The general price levels of goods and services for March 2020 has, for the first time in memorable history, stood still for three consecutive months, maintaining the 7.8 percent it recorded for the past two months, Ghana Statistical Service (GSS) data has shown.
This means that inflation has remained unchanged since the beginning of 2020. Details of the figures show that the year-on-year food and non-alcoholic basket recorded a rate of 8.4 percent, 0.5 percentage points higher than that of February – making it the highest food inflation recorded since rebasing in August 2019. This also means food is still the predominant driver of the overall inflation for the past eight months. Main price drivers of this basket were vegetables, fruits and nuts.
On the other hand, the non-food basket also recorded year-on-year inflation of 7.4 percent for March 2020, lower than the 7.7 percent recorded the previous month. Main price drivers in this basket include other transport services, garden products, postal and courier services and narcotics, which all recorded rates above the group’s average.

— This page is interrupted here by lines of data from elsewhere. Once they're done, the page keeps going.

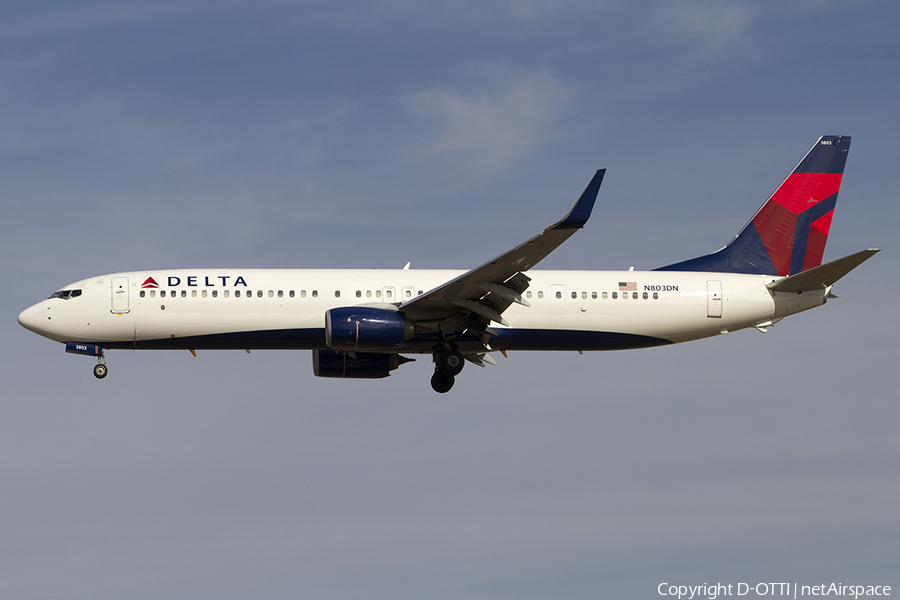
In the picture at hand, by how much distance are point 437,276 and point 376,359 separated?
12.7 ft

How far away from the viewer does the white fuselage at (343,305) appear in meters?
30.6

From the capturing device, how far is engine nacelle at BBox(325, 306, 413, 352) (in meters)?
28.8

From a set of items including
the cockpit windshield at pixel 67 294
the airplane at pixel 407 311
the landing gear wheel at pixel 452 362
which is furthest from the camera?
the cockpit windshield at pixel 67 294

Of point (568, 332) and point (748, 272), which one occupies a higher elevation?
point (748, 272)

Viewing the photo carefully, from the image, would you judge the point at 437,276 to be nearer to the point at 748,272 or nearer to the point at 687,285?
the point at 687,285

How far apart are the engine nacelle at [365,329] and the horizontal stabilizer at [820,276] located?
12.6 meters

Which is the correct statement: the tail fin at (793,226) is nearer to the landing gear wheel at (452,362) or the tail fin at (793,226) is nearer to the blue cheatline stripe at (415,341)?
the blue cheatline stripe at (415,341)

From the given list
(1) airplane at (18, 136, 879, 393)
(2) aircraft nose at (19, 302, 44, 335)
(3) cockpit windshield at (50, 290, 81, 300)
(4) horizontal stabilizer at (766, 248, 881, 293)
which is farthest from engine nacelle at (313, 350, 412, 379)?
(4) horizontal stabilizer at (766, 248, 881, 293)

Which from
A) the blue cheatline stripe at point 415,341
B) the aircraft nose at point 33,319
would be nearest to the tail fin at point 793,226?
the blue cheatline stripe at point 415,341

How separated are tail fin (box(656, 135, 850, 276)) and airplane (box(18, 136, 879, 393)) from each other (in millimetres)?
1310

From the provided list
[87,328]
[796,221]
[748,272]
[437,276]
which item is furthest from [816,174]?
[87,328]

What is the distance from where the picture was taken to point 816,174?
36.1m

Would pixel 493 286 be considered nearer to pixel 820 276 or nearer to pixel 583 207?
pixel 583 207

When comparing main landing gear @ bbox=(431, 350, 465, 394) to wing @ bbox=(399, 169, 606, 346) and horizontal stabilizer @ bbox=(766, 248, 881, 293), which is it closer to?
wing @ bbox=(399, 169, 606, 346)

When it comes to locally produced products and imported items, the former continued to record higher rates compared to the latter. Locally produced products recorded 8.8 percent in March compared to 8.6 percent last month; whereas imported items inflation for March was 5.6 percent, lower than that of February by 0.4 percentage points.
See Also: Pensions law ‘excludes’ 10.2m in informal sector – expert At the regional level, the year-on-year inflation ranged from 9.2 percent in the Volta Region to 3.7 percent in the Upper West Region. Greater Accra recorded its lowest rate of inflation for the month since rebasing of the basket, hitting 8.3 percent.
Why panic buying didn’t affect March rate.
Questions have been raised as to why, despite prices of goods and services surging abnormally in March due to panic buying when the public anticipated a lock down as a result of the coronavirus, inflation still maintained the same rate for January and February.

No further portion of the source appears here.